Lynn, an associate professor of sculpture in the university’s art and art history department, said she no longer reads the dozens of messages crowding her email inbox.
“It’s not a conversation that takes on the meaning of the work — it’s more of an assassination of character,” she said. “When people have only personal attacks to launch, you know the truth hit home in them.”
But not all the messages she receives are hate-filled or threatening. One email from a mother of two boys thanked Lynn “for being inspirational and thought-provoking.” Lynn said African-American women have reached out offering support and even their phone numbers.
The university has openly backed such an effort.
“The University of Miami supports artistic expression and freedom of speech,” said an official University of Miami statement sent to CNN. “The art exhibit by University of Miami associate professor Billie G. Lynn, American Mask, was not reviewed or approved in advance by University of Miami officials, nor would it be subject to such review: It is an art exhibit by a member of our faculty, and her art is of her making.”
‘No pleasure’ to make
The installation is not the first time Lynn has put her needle, scissors and small torch to the American flag. In 2006, she made the first one for a show about the Abu Ghraib prison. And last year, Lynn walked around the Wynwood neighborhood with the mask on and signs saying ‘Bigotry is not patriotic.”
No one uttered a word about the art in either instance.
“It’s been really interesting for me to know how long I’ve been making these things and seemingly no one cares until now,” Lynn said. “I’m still trying to think about that and what it means. Obviously it means we are living in a different time than we did eight months ago. Everything has changed.”
Lynn has now made 20 of the masks. She said the idea first came to her after noticing that flags behind presidents at podiums hung in a shape similar to KKK hoods. She went through with constructing the hoods knowing that she’d be “crossing a line by doing it.”
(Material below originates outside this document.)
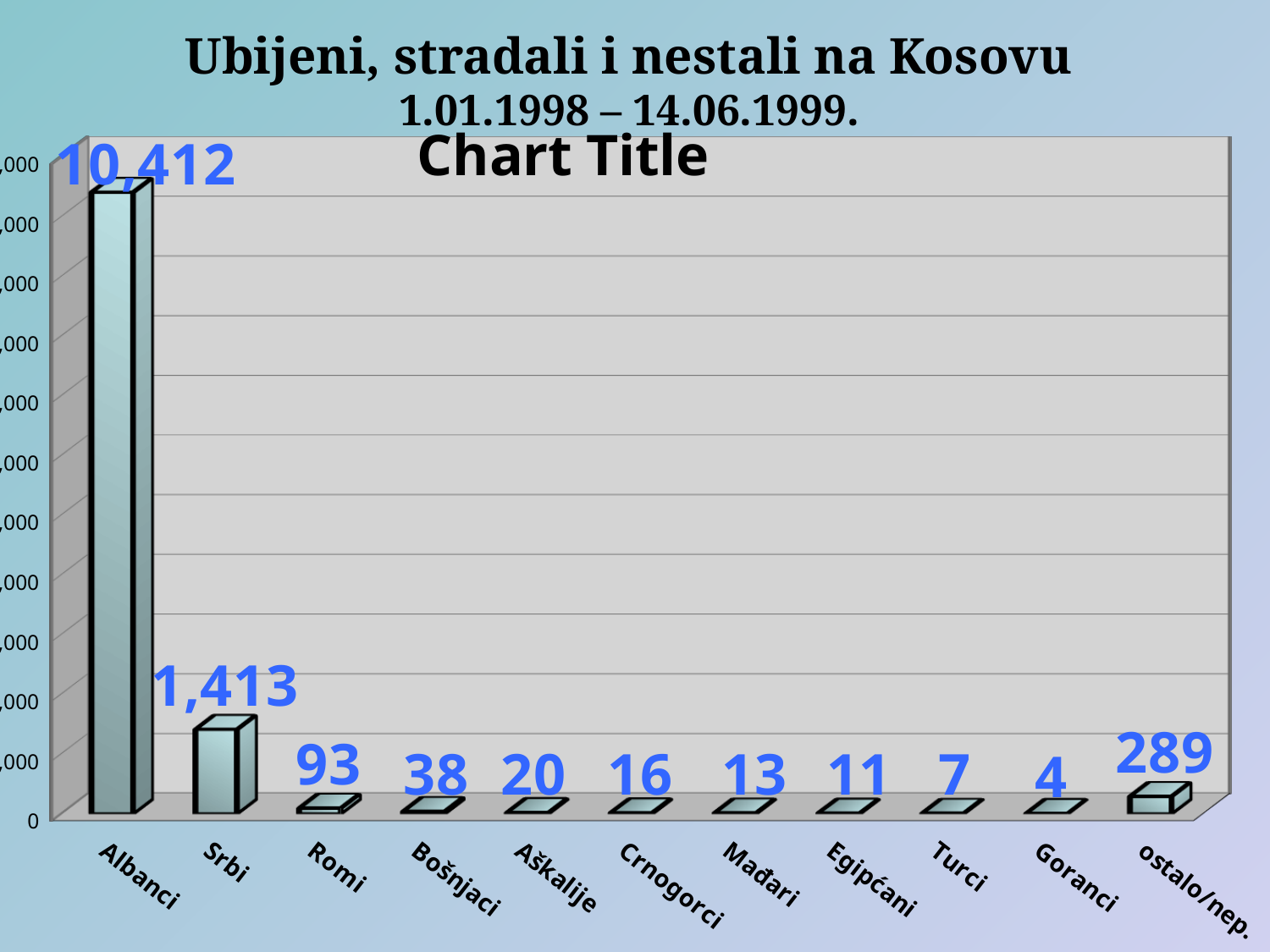
What is the difference between the values for Albanci and Srbi? 8,999 What is the value for Romi? 93 What is the value for Albanci? 10,412 What is the value for Srbi? 1,413 How many categories are shown on the x axis? 11 What is the value for ostalo/nep.? 289 Which category has the highest value? Albanci Which category has the lowest value? Goranci Which is larger, the value for Romi or the value for ostalo/nep.? ostalo/nep. What is the difference between the values for Bošnjaci and Aškalije? 18 What kind of chart is shown on the slide? bar chart What title is printed inside the chart area? Chart Title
“It’s only in our minds that we bring this symbol to life and into power,” Lynn said. “The flag itself, the fabric itself, has no power in it and I think it’s something that people really need to keep in mind.”
Still, fashioning KKK masks out of the American flag doesn’t thrill the artist and professor.
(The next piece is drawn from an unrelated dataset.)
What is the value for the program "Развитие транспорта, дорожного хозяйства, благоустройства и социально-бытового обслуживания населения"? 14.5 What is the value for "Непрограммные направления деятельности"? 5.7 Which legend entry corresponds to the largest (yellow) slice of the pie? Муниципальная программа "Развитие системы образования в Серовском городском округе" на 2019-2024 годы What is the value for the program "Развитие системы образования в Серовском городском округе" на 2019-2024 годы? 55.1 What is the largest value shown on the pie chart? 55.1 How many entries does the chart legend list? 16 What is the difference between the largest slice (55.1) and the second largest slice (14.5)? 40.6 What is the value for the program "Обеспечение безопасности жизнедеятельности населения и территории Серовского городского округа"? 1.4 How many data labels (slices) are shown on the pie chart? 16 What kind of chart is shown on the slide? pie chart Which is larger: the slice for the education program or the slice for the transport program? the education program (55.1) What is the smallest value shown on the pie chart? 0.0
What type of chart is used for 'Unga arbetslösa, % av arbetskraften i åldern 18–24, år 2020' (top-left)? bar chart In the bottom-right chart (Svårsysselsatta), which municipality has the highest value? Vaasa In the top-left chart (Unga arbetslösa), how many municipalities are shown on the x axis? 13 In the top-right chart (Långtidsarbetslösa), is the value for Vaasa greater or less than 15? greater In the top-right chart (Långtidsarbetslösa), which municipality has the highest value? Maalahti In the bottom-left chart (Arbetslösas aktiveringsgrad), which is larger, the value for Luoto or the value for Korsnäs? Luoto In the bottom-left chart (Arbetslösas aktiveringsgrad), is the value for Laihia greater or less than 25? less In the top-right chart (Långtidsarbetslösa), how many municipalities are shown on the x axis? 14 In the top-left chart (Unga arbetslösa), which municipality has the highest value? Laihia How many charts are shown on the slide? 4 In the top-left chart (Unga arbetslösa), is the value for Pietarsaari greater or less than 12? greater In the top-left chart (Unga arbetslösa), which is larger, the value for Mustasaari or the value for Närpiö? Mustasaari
“It gave me no pleasure to cut apart the flag and burn it and turn into a shape that embodies hatred and violence,” she said.
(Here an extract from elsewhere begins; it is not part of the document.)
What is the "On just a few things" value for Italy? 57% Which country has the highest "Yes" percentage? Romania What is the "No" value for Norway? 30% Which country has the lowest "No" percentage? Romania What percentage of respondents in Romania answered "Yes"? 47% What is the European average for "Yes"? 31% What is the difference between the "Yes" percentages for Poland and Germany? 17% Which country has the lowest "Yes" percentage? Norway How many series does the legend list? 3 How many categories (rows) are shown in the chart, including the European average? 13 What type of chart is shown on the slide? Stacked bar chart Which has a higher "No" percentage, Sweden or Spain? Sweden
Her hand shook the first time she started cutting an American flag, but using such a “powerful symbol” was necessary to drive conversation.
“This is me saying ‘this is what you are’ and ‘this is not what America stands for,'” she said. “‘You’re concealing your racism and bigotry behind the flag and I see you. I’m calling it out and I’m naming it.’ Until you name something, people can’t begin to think about it and that’s why art is powerful.”